== Text under study
Op-Ed in the WSJ yesterday:
On or about Jan. 1, 2011, federal, state and local tax rates are scheduled to rise quite sharply. President George W. Bush’s tax cuts expire on that date, meaning that the highest federal personal income tax rate will go 39.6% from 35%, the highest federal dividend tax rate pops up to 39.6% from 15%, the capital gains tax rate to 20% from 15%, and the estate tax rate to 55% from zero. Lots and lots of other changes will also occur as a result of the sunset provision in the Bush tax cuts.
Tax rates have been and will be raised on income earned from off-shore investments. Payroll taxes are already scheduled to rise in 2013 and the Alternative Minimum Tax (AMT) will be digging deeper and deeper into middle-income taxpayers. And there’s always the celebrated tax increase on Cadillac health care plans. State and local tax rates are also going up in 2011 as they did in 2010. Tax rate increases next year are everywhere.
Now, if people know tax rates will be higher next year than they are this year, what will those people do this year? They will shift production and income out of next year into this year to the extent possible. As a result, income this year has already been inflated above where it otherwise should be and next year, 2011, income will be lower than it otherwise should be.
====
== Dataset entries
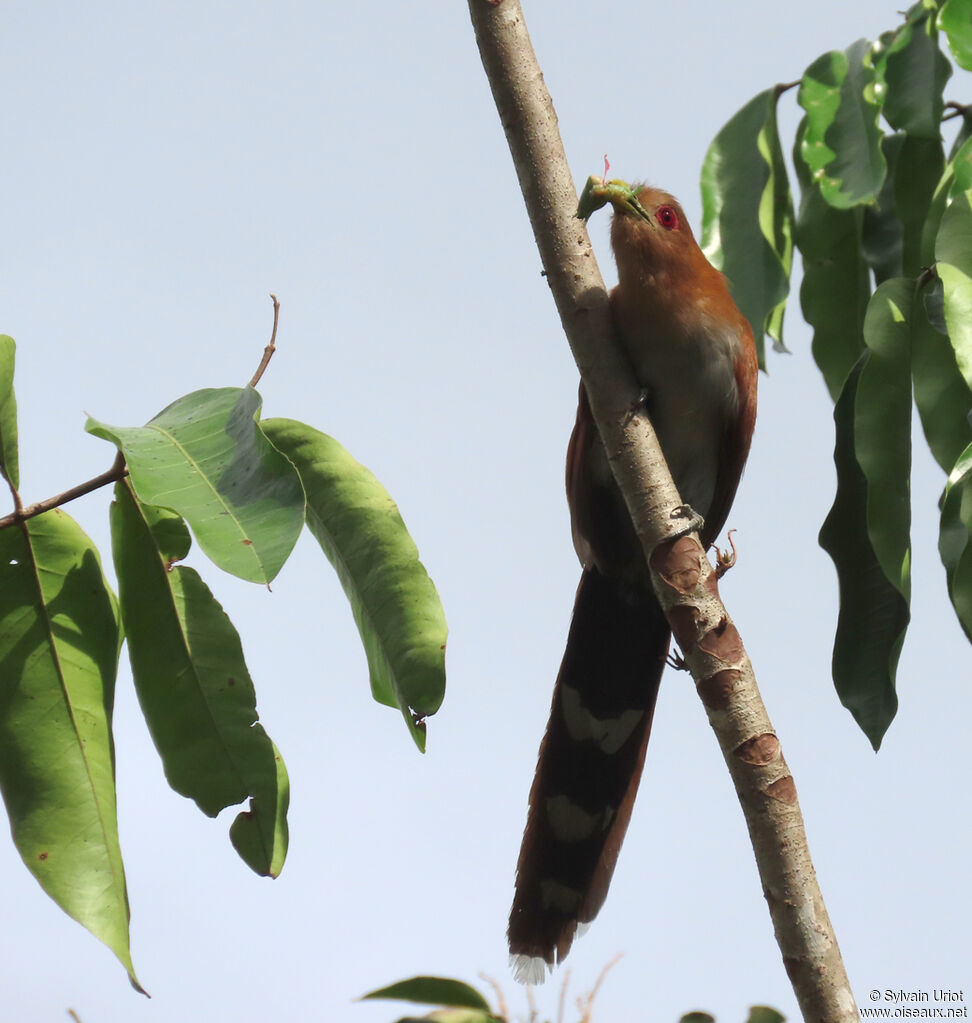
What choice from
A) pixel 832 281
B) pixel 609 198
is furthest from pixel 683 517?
pixel 832 281

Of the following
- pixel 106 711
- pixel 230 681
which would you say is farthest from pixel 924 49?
pixel 106 711

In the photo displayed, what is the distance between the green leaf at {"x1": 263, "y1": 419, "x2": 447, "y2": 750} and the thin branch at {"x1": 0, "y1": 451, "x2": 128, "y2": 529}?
319mm

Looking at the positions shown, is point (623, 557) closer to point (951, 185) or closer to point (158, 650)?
point (951, 185)

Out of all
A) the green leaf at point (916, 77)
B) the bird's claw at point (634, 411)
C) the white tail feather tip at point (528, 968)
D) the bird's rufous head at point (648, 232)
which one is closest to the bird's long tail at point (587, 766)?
the white tail feather tip at point (528, 968)

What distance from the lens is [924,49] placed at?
3146 mm

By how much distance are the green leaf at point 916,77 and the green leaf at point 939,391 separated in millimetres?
830

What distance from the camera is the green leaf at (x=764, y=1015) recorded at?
2022mm

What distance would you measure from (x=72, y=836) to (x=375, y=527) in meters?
0.81

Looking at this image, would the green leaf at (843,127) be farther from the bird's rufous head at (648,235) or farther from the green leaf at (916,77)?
the bird's rufous head at (648,235)

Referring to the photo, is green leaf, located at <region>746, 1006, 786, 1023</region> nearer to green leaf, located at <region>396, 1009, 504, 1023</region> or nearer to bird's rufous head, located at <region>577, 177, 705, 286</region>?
green leaf, located at <region>396, 1009, 504, 1023</region>

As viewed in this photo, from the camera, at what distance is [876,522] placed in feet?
7.84

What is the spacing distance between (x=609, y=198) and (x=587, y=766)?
1627 millimetres

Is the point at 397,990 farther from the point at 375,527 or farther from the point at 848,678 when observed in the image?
the point at 848,678

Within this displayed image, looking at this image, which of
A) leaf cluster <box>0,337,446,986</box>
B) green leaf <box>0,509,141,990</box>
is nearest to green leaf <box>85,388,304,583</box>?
leaf cluster <box>0,337,446,986</box>
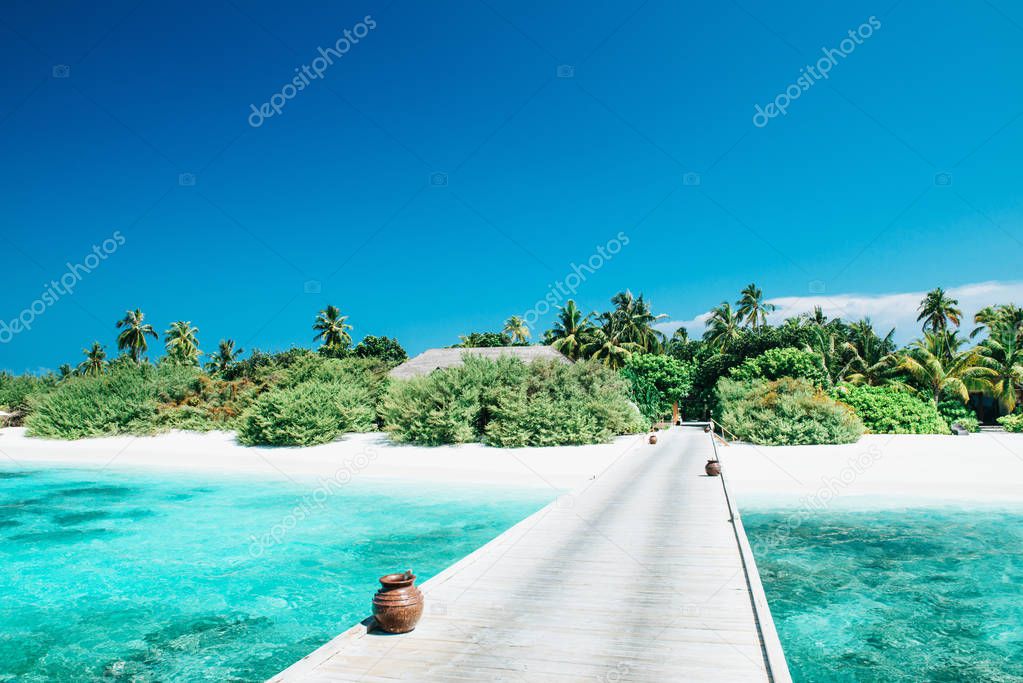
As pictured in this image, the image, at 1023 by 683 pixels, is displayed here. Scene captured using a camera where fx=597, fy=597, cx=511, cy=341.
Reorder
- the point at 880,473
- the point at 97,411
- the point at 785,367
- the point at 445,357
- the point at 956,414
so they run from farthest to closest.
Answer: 1. the point at 445,357
2. the point at 785,367
3. the point at 956,414
4. the point at 97,411
5. the point at 880,473

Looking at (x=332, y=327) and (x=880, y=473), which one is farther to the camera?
(x=332, y=327)

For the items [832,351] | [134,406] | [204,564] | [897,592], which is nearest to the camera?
[897,592]

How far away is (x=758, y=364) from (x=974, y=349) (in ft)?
41.0

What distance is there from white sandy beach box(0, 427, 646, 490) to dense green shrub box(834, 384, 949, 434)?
1173 cm

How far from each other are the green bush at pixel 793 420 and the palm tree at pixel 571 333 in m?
28.8

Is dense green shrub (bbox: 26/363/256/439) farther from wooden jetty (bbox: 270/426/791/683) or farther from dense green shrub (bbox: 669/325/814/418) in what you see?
dense green shrub (bbox: 669/325/814/418)

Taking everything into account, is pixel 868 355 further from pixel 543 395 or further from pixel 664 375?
pixel 543 395

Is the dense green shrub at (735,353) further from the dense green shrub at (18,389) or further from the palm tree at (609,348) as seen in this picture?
the dense green shrub at (18,389)

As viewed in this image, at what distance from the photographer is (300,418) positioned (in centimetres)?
2550

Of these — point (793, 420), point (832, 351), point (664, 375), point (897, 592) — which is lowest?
point (897, 592)

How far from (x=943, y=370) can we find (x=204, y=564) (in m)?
40.0

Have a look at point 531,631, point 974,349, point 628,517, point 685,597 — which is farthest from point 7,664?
point 974,349

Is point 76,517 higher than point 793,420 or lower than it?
lower

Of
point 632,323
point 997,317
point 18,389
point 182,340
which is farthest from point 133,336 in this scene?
point 997,317
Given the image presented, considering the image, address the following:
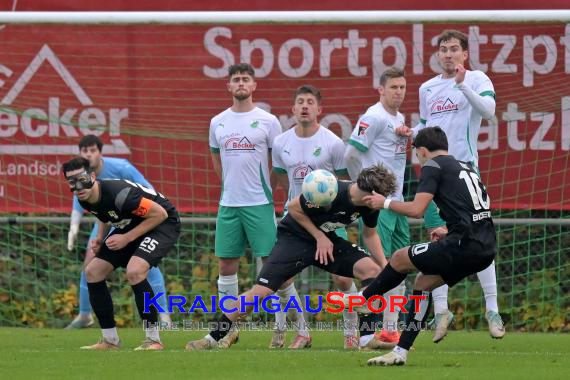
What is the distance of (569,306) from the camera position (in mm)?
13125

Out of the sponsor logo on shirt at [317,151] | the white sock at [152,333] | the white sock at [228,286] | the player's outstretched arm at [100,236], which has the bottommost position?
the white sock at [152,333]

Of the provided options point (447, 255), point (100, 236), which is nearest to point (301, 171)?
point (100, 236)

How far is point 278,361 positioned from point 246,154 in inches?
94.7

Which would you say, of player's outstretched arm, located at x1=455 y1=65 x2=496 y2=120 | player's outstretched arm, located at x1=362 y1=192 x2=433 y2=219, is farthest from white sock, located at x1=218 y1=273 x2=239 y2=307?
player's outstretched arm, located at x1=455 y1=65 x2=496 y2=120

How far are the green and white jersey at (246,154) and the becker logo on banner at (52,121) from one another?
====
What is expected » List each tax rate that the op-ed says will change when the Bush tax cuts expire, with its current and scheduled values. The entries are material separate from the op-ed.

Result for this exercise »
- Highest federal personal income tax rate: from 35% to 39.6%
- Highest federal dividend tax rate: from 15% to 39.6%
- Capital gains tax rate: from 15% to 20%
- Estate tax rate: from zero to 55%